Resta saber quantas mudanças os alemães realmente querem após 16 anos de Merkel. A chanceler se tornou indispensável ao atravessar inúmeras crises – financeiras, migratórias, populistas e pandêmicas – e solidificar a liderança da Alemanha no continente. Outros candidatos estão competindo para ver quem consegue ser mais parecido com ela.

A candidata do Partido Verde alemão Annalena Baerbock participa de plenária na Bundestag Foto: Michele Tantussi/REUTERS

Baerbock, ao contrário, pretende sacudir o status quo. Ela está desafiando os alemães a lidar com as crises que Merkel deixou praticamente de lado: descarbonizar o poderoso setor automotivo; desmamar o país do carvão; repensar as relações comerciais com concorrentes estratégicos, como China e Rússia.

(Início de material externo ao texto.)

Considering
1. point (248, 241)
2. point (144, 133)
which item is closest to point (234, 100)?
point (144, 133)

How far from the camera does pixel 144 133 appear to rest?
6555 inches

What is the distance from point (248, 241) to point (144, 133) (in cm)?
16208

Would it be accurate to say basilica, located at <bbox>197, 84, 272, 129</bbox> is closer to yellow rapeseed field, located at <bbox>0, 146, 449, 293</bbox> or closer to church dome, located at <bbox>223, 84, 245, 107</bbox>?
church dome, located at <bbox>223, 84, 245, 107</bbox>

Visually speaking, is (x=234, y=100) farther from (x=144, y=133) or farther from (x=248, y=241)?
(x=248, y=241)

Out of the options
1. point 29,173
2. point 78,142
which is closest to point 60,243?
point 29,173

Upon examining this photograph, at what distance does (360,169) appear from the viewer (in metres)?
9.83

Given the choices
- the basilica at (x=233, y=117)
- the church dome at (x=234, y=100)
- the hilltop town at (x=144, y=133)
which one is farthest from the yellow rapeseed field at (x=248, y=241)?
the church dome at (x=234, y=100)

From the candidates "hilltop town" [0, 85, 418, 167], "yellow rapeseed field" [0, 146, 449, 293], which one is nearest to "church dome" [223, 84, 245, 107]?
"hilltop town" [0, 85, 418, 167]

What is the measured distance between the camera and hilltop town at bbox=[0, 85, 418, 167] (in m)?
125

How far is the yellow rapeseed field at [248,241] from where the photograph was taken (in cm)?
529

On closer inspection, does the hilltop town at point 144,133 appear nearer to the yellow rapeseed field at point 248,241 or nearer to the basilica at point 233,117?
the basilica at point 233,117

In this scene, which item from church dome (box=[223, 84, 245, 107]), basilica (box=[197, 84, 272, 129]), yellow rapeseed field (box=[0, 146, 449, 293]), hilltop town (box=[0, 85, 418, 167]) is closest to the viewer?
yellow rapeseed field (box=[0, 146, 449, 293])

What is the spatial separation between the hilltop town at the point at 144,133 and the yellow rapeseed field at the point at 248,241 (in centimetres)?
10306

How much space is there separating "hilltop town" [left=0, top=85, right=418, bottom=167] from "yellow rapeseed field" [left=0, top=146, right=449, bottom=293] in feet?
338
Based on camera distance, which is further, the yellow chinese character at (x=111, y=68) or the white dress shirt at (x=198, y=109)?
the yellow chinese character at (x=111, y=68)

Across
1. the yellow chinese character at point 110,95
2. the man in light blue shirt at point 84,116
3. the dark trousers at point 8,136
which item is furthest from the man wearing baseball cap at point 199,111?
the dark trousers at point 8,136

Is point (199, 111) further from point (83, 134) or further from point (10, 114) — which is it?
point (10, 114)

Nem sempre é uma ideia fácil de vender. Numa disputa incomumente acirrada, ainda existe uma chance remota de que os verdes alcancem os dois partidos que vêm governando a Alemanha. Mas, mesmo que não o façam, é difícil imaginar uma coalizão partidária que não os inclua no próximo governo. Isso confere a Baerbock, a suas ideias e a seu partido uma importância central para o futuro do país.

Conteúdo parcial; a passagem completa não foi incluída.